- EXTRACTED TEXT
########################################

Gujarat: 450 Intern Doctors Go On Strike Over Non-payment of Covid Allowance
The agitating intern doctors belong to medical colleges run by the GMERS.
At least 450 intern doctors of three civil hospitals attached to medical colleges run by a Gujarat government-controlled entity went on an indefinite strike on Thursday, claiming that they had not been paid the “Covid allowance” promised by the government. The agitating intern doctors belong to medical colleges run by the Gujarat Medical Education and Research Society (GMERS) in Sola area of Ahmedabad, Gandhinagar and Valsad. After completing their MBBS course, medical students are required to undertake internships at hospitals before they are granted permission to start their own practice.
According to the agitating students, the state government had in April announced that intern doctors of government and GMERS-run medical colleges will get Rs 5,000 as monthly Covid allowance over and above their stipend for the months of March till June for COVID-19 duty.
“While interns of the government-run colleges have received the allowance promised by the government, intern doctors of GMERS-run colleges were not given the sum. Although we made a representation to the authorities several times in the past, there was no positive response. Hence, 450 intern doctors of these three colleges have decided to go on an indefinite strike,” one of the interns said.

########################################

- DATASET EXTRACT
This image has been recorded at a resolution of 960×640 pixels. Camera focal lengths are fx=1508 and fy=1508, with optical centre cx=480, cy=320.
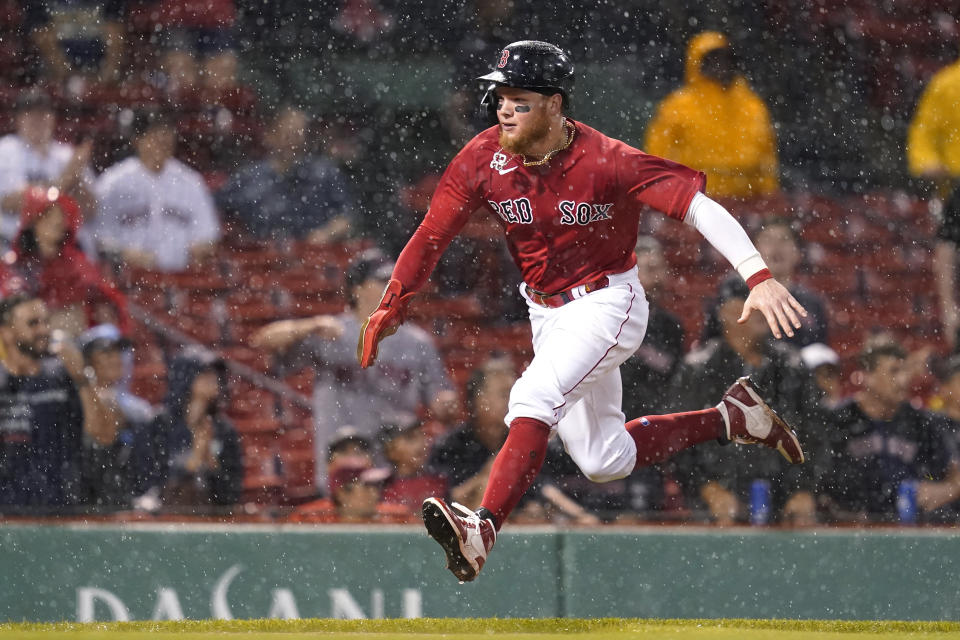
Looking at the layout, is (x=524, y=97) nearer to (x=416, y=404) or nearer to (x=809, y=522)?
(x=809, y=522)

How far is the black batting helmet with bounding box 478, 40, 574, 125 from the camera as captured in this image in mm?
4969

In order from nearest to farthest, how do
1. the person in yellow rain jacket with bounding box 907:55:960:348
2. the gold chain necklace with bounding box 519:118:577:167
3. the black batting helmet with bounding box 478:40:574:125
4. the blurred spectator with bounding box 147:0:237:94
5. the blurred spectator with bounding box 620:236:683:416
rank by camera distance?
1. the black batting helmet with bounding box 478:40:574:125
2. the gold chain necklace with bounding box 519:118:577:167
3. the blurred spectator with bounding box 620:236:683:416
4. the person in yellow rain jacket with bounding box 907:55:960:348
5. the blurred spectator with bounding box 147:0:237:94

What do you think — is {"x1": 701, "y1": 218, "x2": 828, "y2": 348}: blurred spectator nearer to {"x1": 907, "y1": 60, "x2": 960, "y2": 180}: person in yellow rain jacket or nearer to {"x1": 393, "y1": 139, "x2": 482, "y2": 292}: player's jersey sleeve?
{"x1": 907, "y1": 60, "x2": 960, "y2": 180}: person in yellow rain jacket

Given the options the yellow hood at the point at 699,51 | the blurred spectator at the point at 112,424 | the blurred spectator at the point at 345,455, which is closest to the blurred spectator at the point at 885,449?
the blurred spectator at the point at 345,455

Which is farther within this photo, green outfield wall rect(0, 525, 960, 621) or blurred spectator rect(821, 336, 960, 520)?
blurred spectator rect(821, 336, 960, 520)

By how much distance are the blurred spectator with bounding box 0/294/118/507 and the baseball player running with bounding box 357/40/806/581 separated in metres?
2.81

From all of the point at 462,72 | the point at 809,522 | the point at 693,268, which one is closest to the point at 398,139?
the point at 462,72

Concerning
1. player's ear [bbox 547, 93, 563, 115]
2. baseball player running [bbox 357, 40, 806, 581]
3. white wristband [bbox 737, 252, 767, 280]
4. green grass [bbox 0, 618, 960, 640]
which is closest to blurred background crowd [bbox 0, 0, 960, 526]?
green grass [bbox 0, 618, 960, 640]

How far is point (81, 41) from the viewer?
10.4 meters

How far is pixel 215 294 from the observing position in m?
9.42

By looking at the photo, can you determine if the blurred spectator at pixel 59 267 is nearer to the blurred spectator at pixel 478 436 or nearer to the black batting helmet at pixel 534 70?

########################################

- TASK LIST
A - Decide whether each statement agrees with the article on the Gujarat intern doctors' strike. Answer yes or no for each and quote the words from the article that settle it. (i) The intern doctors began their strike on a Thursday. (ii) The promised allowance was Rs 5,000 a month for the months of March through June. (iii) Interns at government-run colleges also had not received the allowance.
B - Carry on the article on the Gujarat intern doctors' strike, starting after its last sentence.
The items have no connection to the article on the Gujarat intern doctors' strike.

- RESPONSES TO THE TASKS
A -
(i) Yes: "went on an indefinite strike on Thursday"
(ii) Yes: "will get Rs 5,000 as monthly Covid allowance over and above their stipend for the months of March till June"
(iii) No: "While interns of the government-run colleges have received the allowance promised by the government"

B -
Meanwhile, Gujarat Deputy Chief Minister Nitin Patel, who handles the health portfolio, assured that the issue will be resolved soon. In a warning tone, Patel asked the striking doctors to join duty and show some “concern” for patients.
“Internship is a must for any medical student. These students must be thankful to the government for arranging their internship at respective government hospitals and also giving them allowances. It’s the government which showed a big heart, not the intern doctors,” Patel claimed.
“They have to complete their internship even if we do not give any allowance, because it’s a must to become a doctor. In private medical colleges, students have to pay from their pockets to do an internship. These intern doctors should show some concern for patients,” he added.